*** Source text ***

After the ATF’s Operation Fast and Furious – the insane plan to put military-type weapons into the hands of known Mexican criminal gangs – it’s almost hard to be surprised anymore at the latest ATF bunglings. Maybe it’s about time to shut down the ATF, or at least severely reduce its mission and budget.

Perhaps it’s one of the unintended consequences of creating so many federal “alphabet” agencies, they’re going to create all kinds of new “responsibilities” to justify their existence.

Anonymous Coward says:

Odd choice of example

Instead, the ATP used solid investigative work to garner the great public respect of the Elliot Ness era that still lives today as the gold standard of law enforcement. This type of work inspires great public cooperation with law enforcement

Cooperation? There was widespread disrespect for prohibition. Large numbers of people were using alcohol illegally, thereby making cops enemies to hide from. Actually, that sounds a lot like today.

Anonymous Coward says:

Re: Odd choice of example

I think the judge was referring to how Elliot Ness is remembered as being an honorable man, and that citizens would want to cooperate with law enforcement officers that acted like Ness did. By extension, law enforcement officers who act as many current day ones do inspire only suspicion and distrust.

btr1701 (profile) says:

Re: Odd choice of example

Large numbers of people were using alcohol illegally

It was never illegal to use/drink alcohol during Prohibition. It was only illegal to manufacture, sell, and/or transport alcohol.

The Governor of New York at the time was a vocal opponent and critic of Prohibition and he also happened to have a very extensive wine collection. To make his point, he would regularly host parties at his home where he openly served wine and liquor that he owned long before Prohibition was enacted, and it was all perfectly legal.

btr1701 (profile) says:

Re: Useless and Ugly? ... what about UNLAWFUL?

There is no federal police jurisdiction in the
> constitution outside the District of Columbia and other
> federal possessions.

Nonsense. The Constitution gives Congress the police power to prosecute counterfeit currency. Nothing in that grant of power limits Congress’s ability to combat counterfeiting only to Washington DC. It would be odd indeed if that was the case, considering Washington DC didn’t even exist when the Constitution was written.

btr1701 (profile) says:


It seems like this stash house scheme should logically reach a point of diminishing returns rather quickly. The word on the street ought to get out fast that the G is running a stash house robbery scam and to avoid doing it, especially if it’s a job that you get roped into by someone else.

Of course, you’ll never lose if you bet on the stupidity of the average criminal, so there’s that, too.

*** End of Source text ***
*** Information shown ***

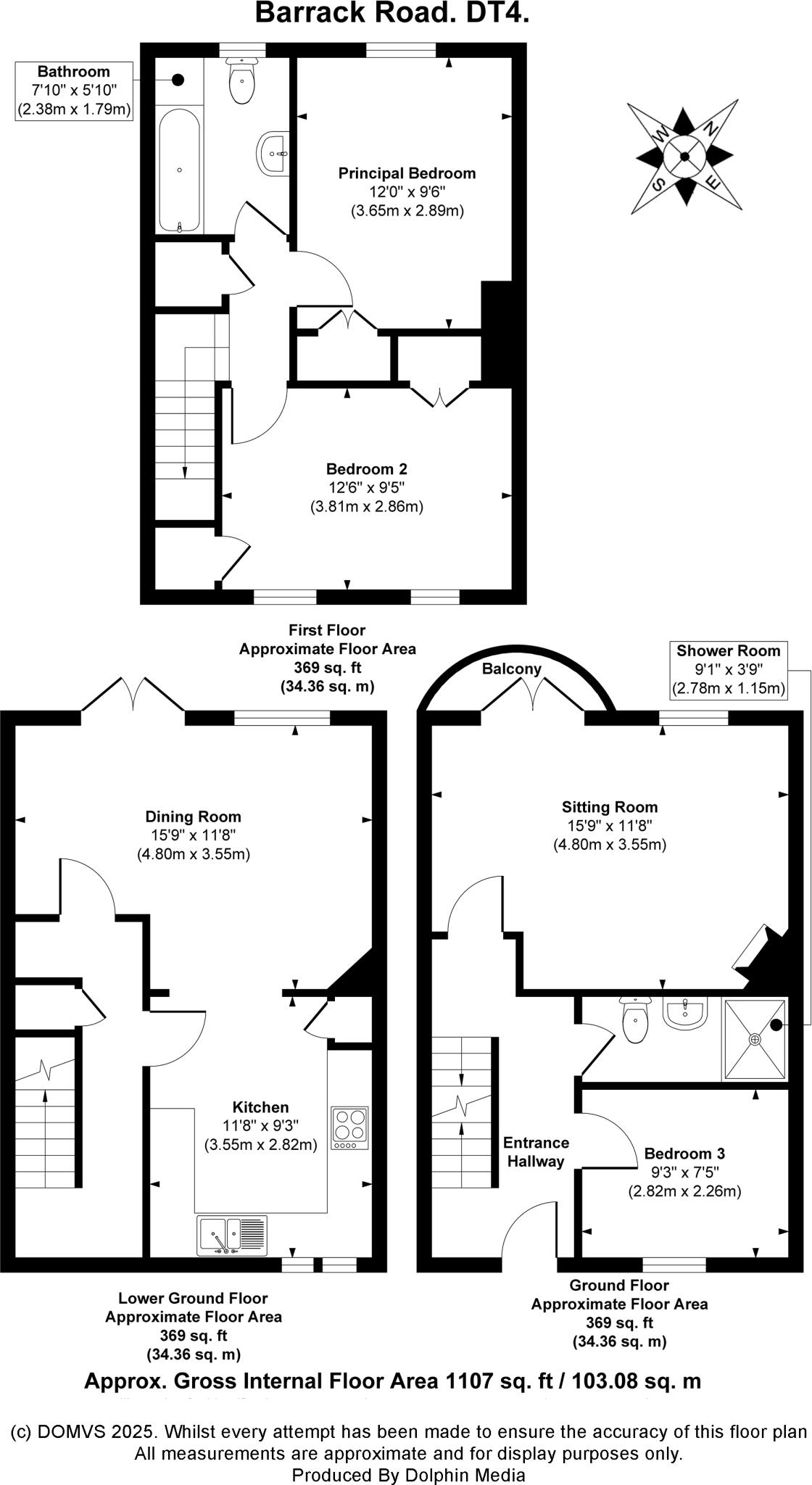 Weymouth, Dorset floorplan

*** End of Information shown ***

= Work order =
Reproduce the passage of the ATF comment thread between "There is no" and "Constitution was written.", inclusive, swapping "Washington DC" for "the capital".

= Task answer =
There is no federal police jurisdiction in the
> constitution outside the District of Columbia and other
> federal possessions.

Nonsense. The Constitution gives Congress the police power to prosecute counterfeit currency. Nothing in that grant of power limits Congress’s ability to combat counterfeiting only to the capital. It would be odd indeed if that was the case, considering the capital didn’t even exist when the Constitution was written.